Li Xin, Feng Rui, Xiang Rui, Tao Li, Zhao Yong-Peng, Tang Ping, Zuo Zhong, Gao Dian-Sa, Lou Qin, Pu Peng, Chen Yue-Ming, Chen Jie, Lv Feng-Jie, Wang Ling, Zhao Hong, Shi Qiu-Yue, He Yu-Tian, Khan Nouman Ali, Chang Jing, Mao Min
Department of Cardiovascular Medicine, The First Affiliated Hospital of Chongqing Medical University, Chongqing, China.
Department of Radiology, The First Affiliated Hospital of Chongqing Medical University, Chongqing, China.
Hypertens Res. 2025 Jan;48(1):189-199. doi: 10.1038/s41440-024-01881-7. Epub 2024 Sep 11.
Superselective adrenal artery embolization (SAAE) offers a novel approach for treating primary aldosteronism (PA). In this study, we aimed to assess the efficacy and safety of SAAE for the treatment of PA based on the lateralization results obtained from adrenal vein sampling (AVS).In this prospective study, we enrolled 40 patients with PA who underwent SAAE. The patients were categorized into two groups, unilateral PA and bilateral PA, based on AVS results. Clinical parameters and biochemical markers were assessed at 3 and 12 months postoperatively. The primary outcomes were changes in blood pressure and defined daily dose (DDD) of antihypertensive medications compared to baseline. Thirty-eight patients achieved technical success, with favorable clinical and biochemical efficacy rates. At three months postoperatively, the clinical efficacy rates were 79.2% and 78.6% for the UPA and BPA groups, respectively. At 12 months, the rates were 83.3% and 71.4%, respectively. Both groups exhibited a significant decrease in average blood pressure at 3 and 12 months compared with baseline (P < 0.001), and there was also a notable reduction in DDD (P < 0.05).

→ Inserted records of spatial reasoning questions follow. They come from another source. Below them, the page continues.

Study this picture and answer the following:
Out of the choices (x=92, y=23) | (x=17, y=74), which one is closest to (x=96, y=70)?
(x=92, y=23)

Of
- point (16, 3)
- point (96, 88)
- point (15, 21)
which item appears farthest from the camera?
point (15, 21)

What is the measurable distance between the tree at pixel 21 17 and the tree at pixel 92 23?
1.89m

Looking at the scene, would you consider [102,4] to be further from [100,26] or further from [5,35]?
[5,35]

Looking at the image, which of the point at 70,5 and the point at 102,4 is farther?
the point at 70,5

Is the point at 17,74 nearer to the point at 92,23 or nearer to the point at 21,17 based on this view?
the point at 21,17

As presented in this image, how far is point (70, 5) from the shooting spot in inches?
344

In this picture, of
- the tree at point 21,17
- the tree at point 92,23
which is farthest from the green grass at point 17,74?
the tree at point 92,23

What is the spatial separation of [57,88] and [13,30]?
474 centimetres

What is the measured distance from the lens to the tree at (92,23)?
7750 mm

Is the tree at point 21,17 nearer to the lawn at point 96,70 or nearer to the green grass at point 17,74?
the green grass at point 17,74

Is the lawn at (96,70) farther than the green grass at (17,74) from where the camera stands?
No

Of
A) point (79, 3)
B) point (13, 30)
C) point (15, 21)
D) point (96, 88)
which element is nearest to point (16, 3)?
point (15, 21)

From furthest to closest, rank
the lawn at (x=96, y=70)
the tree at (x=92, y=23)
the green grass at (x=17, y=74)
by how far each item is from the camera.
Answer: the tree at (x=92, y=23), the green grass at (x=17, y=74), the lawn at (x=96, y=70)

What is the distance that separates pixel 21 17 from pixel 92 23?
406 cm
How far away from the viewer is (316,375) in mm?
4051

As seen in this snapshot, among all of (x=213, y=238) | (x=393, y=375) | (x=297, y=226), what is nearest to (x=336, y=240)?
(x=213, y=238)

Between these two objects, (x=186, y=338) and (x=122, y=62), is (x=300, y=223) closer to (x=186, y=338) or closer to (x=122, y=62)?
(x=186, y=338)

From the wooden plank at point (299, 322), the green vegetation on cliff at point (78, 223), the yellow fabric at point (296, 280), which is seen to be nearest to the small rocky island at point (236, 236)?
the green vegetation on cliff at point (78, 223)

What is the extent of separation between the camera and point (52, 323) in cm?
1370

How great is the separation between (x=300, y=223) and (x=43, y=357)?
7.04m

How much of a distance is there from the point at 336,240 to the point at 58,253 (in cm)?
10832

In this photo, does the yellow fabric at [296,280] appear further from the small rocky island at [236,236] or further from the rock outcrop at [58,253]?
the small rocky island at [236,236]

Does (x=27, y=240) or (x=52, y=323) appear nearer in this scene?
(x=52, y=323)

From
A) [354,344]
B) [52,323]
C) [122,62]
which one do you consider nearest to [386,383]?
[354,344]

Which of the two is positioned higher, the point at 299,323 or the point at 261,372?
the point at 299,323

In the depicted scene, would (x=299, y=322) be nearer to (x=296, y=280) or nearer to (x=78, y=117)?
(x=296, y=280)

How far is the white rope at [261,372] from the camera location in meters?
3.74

At three months, the biochemical efficacy rates were 61.9% and 58.3% in the UPA and BPA groups, respectively. Due to loss to follow-up, biochemical indicators were not assessed at 12 months postoperatively. No severe adverse reactions occurred during or after SAAE. Patients with both UPA and BPA can benefit from SAAE. The superiority of bilateral adrenal artery embolization in the treatment of BPA over unilateral adrenal artery embolization requires further investigation.

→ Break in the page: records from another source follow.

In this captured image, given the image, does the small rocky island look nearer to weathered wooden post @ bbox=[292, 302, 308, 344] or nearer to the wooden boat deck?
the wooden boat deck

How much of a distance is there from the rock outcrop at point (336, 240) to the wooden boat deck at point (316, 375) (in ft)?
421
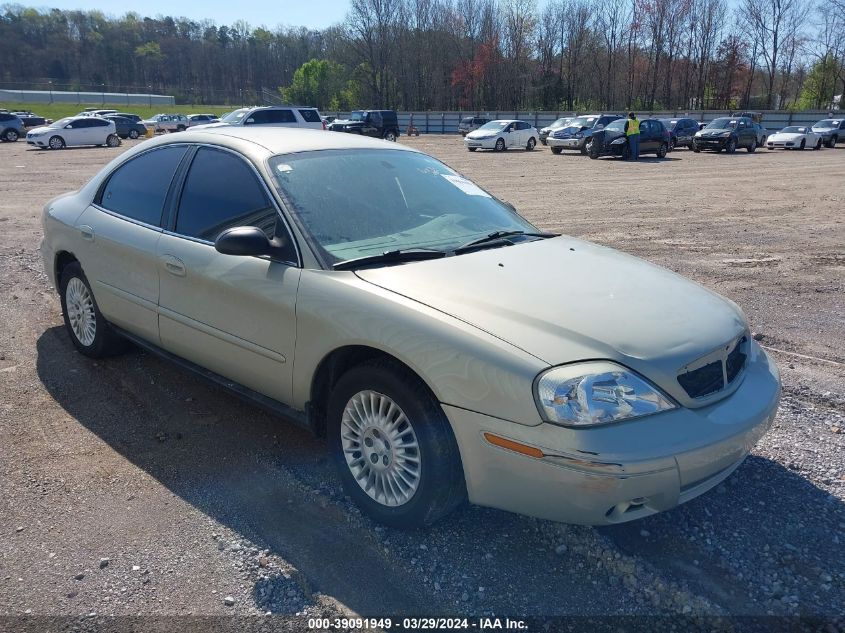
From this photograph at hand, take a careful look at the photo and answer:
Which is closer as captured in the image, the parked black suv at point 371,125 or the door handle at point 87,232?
the door handle at point 87,232

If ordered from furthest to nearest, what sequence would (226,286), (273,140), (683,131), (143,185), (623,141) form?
(683,131) → (623,141) → (143,185) → (273,140) → (226,286)

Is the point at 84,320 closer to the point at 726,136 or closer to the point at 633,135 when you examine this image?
the point at 633,135

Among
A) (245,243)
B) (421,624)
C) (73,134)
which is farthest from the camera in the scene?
(73,134)

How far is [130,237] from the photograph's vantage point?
4277 mm

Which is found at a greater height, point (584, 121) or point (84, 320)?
point (584, 121)

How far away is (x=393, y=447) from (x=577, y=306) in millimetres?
993

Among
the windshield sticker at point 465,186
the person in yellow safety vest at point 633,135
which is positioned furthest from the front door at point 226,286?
the person in yellow safety vest at point 633,135

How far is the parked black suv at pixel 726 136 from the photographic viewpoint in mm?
32062

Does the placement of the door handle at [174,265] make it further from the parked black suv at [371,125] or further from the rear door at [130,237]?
the parked black suv at [371,125]

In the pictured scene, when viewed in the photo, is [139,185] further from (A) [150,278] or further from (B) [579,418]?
(B) [579,418]

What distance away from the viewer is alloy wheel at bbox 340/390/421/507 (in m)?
2.93

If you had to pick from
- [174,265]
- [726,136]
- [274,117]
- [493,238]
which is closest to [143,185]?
[174,265]

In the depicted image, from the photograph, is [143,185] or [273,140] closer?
[273,140]

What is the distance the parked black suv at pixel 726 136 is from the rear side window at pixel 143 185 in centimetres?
3232
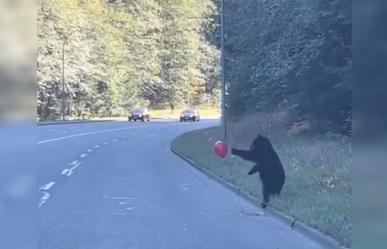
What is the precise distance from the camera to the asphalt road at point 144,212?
8625 mm

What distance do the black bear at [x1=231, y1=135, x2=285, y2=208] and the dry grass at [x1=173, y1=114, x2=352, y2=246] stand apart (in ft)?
0.71

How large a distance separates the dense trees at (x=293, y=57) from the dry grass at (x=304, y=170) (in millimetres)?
722

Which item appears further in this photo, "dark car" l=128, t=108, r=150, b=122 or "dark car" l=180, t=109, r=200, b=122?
"dark car" l=180, t=109, r=200, b=122

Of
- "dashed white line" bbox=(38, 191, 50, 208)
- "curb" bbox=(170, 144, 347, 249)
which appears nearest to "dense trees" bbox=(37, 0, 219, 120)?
"dashed white line" bbox=(38, 191, 50, 208)

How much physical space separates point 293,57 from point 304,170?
659 centimetres

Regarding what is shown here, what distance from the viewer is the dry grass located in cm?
991

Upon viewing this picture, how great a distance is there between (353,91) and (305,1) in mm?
16194

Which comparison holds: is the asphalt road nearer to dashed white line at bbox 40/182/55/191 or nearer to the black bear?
dashed white line at bbox 40/182/55/191

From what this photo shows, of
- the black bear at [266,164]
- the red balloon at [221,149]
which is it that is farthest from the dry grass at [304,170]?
the red balloon at [221,149]

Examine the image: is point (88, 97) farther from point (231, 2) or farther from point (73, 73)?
point (231, 2)

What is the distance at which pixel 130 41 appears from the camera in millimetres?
76688

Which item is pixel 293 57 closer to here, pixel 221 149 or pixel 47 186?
pixel 47 186

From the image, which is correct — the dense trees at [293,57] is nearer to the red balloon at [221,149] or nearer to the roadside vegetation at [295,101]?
the roadside vegetation at [295,101]

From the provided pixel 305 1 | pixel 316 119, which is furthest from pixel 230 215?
pixel 316 119
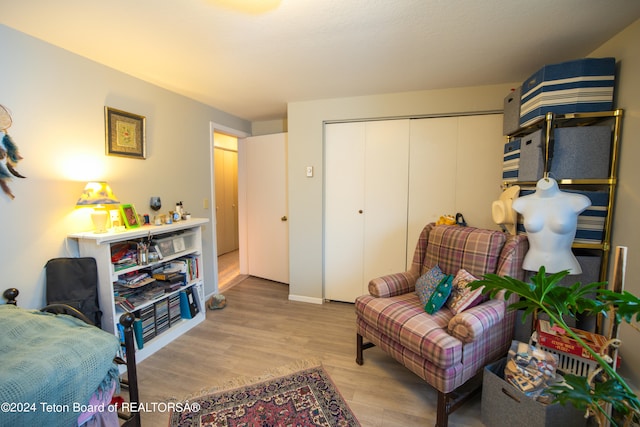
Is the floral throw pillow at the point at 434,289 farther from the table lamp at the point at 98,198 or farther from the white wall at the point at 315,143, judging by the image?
the table lamp at the point at 98,198

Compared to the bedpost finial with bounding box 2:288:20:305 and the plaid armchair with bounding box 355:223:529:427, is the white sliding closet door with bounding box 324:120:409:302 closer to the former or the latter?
the plaid armchair with bounding box 355:223:529:427

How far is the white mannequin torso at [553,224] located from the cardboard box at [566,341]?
0.36m

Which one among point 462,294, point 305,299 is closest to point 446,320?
point 462,294

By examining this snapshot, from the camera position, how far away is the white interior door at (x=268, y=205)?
11.9 ft

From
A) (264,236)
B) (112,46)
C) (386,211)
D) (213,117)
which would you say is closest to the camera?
(112,46)

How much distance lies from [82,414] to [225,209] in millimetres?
4456

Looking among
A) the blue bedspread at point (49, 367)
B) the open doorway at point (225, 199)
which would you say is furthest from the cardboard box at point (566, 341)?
the open doorway at point (225, 199)

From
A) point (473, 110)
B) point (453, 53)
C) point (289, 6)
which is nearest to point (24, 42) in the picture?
point (289, 6)

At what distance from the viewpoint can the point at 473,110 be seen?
2623mm

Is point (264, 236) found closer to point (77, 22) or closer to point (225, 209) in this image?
point (225, 209)

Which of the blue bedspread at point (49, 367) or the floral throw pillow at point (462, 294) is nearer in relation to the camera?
the blue bedspread at point (49, 367)

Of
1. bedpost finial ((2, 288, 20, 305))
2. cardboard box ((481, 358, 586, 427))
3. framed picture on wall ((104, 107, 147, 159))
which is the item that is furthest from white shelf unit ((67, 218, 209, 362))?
cardboard box ((481, 358, 586, 427))

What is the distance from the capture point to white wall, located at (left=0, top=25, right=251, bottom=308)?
1651 millimetres

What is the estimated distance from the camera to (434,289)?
1911 mm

超选择性肾上腺动脉栓塞术(SAAE)为原发性醛固酮增多症(PA)的治疗提供了一种新方法。在本研究中,我们旨在基于肾上腺静脉采血(AVS)获得的定位结果,评估SAAE治疗PA的疗效和安全性。在这项前瞻性研究中,我们纳入了40例行SAAE的PA患者。根据AVS结果将患者分为两组,即单侧PA组和双侧PA组。在术后3个月和12个月评估临床参数和生化指标。主要结局是与基线相比血压的变化以及降压药物的限定日剂量(DDD)。38例患者手术成功,临床和生化有效率良好。术后3个月,UPA组和BPA组的临床有效率分别为79.2%和78.6%。12个月时,有效率分别为83.3%和71.4%。与基线相比,两组在术后3个月和12个月时平均血压均显著降低(P < 0.001),DDD也显著降低(P < 0.05)。3个月时,UPA组和BPA组的生化有效率分别为61.9%和58.3%。由于失访,术后12个月未评估生化指标。SAAE术中及术后均未发生严重不良反应。UPA组和BPA组患者均可从SAAE中获益。双侧肾上腺动脉栓塞术治疗BPA优于单侧肾上腺动脉栓塞术这一优势尚需进一步研究。